A high-ranking Iranian official said his country is ready to share “experience and capabilities” with the Tehran-backed regime of President Bashar al-Assad in Syria, the official IRNA news agency reported.
The late Wednesday report said Iran’s vice president in charge of international affairs, Ali Saeedlou, described the two countries as powerful nations able to influence regional and global stability.
The comments appear to reinforce Iran’s support for its main Middle East ally and counter speculation that Iran’s leadership was facing internal battles over whether to continue their backing for the embattled Assad.
“Tehran is ready to give its experience and capabilities to its friend and brother nation of Syria,” IRNA reported Saeedlou as saying in a meeting with Syria’s deputy prime minister, Omar Ibrahim Ghalawanji, who is in Tehran with a Syrian delegation.
Saeedlou did not elaborate about which experience or capabilities he had in mind.
On Tuesday Gen. Masoud Jazayeri, a spokesman of Iran’s Joint Chiefs of Staff, said that Assad’s regime has friends in the region poised to “strike out” — an apparent reference to forces that include militant groups Hezbollah in Lebanon and Hamas in the Gaza strip.
Hezbollah, whose strongholds lie along the Syrian border, maintains a heavily armed guerrilla force that has held its own against its high-tech Israeli adversary. It has ideological links to Tehran’s theocratic regime, and has long benefited from support in Damascus.
Iran would not likely dispatch military units or hardware to Syria, however — earlier on Wednesday Iranian Defense Minister Gen. Ahmad Vahidi reiterated his country’s stance against military intervention in its key ally, noting that at present “Iran has no military forces in Syria” or plans to send any.
State TV reported the Syrian delegation signed cooperation agreements involving dam construction as well as power plant and grid development, building on previous collaboration in past years when Iran built several car-making and cement factories in Syria.

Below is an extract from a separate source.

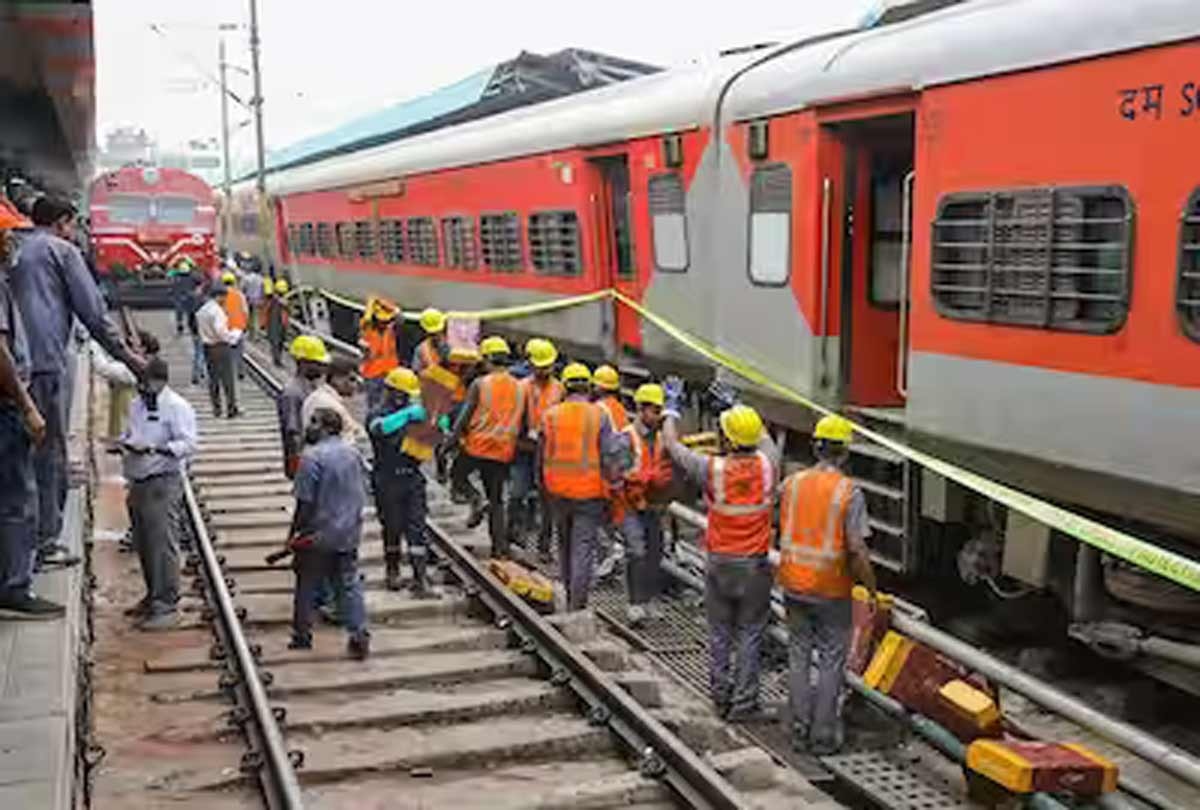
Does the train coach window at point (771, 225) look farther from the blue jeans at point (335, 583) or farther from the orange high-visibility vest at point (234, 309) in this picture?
the orange high-visibility vest at point (234, 309)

Syria’s Ghalawanji described his country as facing serious challenges as a result of “cruel sanctions” imposed by the U.S., European Union, and Arab countries on Damascus over its handling of an increasingly bloody 17-month uprising, the IRNA report said.

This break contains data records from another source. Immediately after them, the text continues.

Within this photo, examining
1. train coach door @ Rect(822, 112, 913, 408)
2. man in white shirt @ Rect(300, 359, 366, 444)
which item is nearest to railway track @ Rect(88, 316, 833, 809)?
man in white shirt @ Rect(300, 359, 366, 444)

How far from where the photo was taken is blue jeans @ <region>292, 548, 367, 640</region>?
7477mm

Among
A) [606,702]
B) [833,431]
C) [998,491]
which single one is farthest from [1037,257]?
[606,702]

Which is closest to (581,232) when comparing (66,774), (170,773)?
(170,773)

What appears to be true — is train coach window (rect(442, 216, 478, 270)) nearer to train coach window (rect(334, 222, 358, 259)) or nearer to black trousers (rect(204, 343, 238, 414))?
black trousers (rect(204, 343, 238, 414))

It also said that Iran’s First Vice-President Mohammad Reza Rahimi told Ghalawanji in a separate meeting that he could count on unwavering support from Iran.
“Given that powers have united to damage the Syrian nation, Iran’s stance toward Syria is not changeable — it will always stand by its Syrian brothers,” Rahimi was quoted as saying.
Some 19,000 people have died in the Syrian uprising since March 2011. Syrian opposition groups have refused Iran’s proposal to play a mediator role between Assad and rebels.
Tehran stamped out its own wave of mass protests in 2009, launching a severe crackdown on the opposition Green Movement after the disputed re-election of President Mahmoud Ahmadinejad. The movement has been mostly silent since then.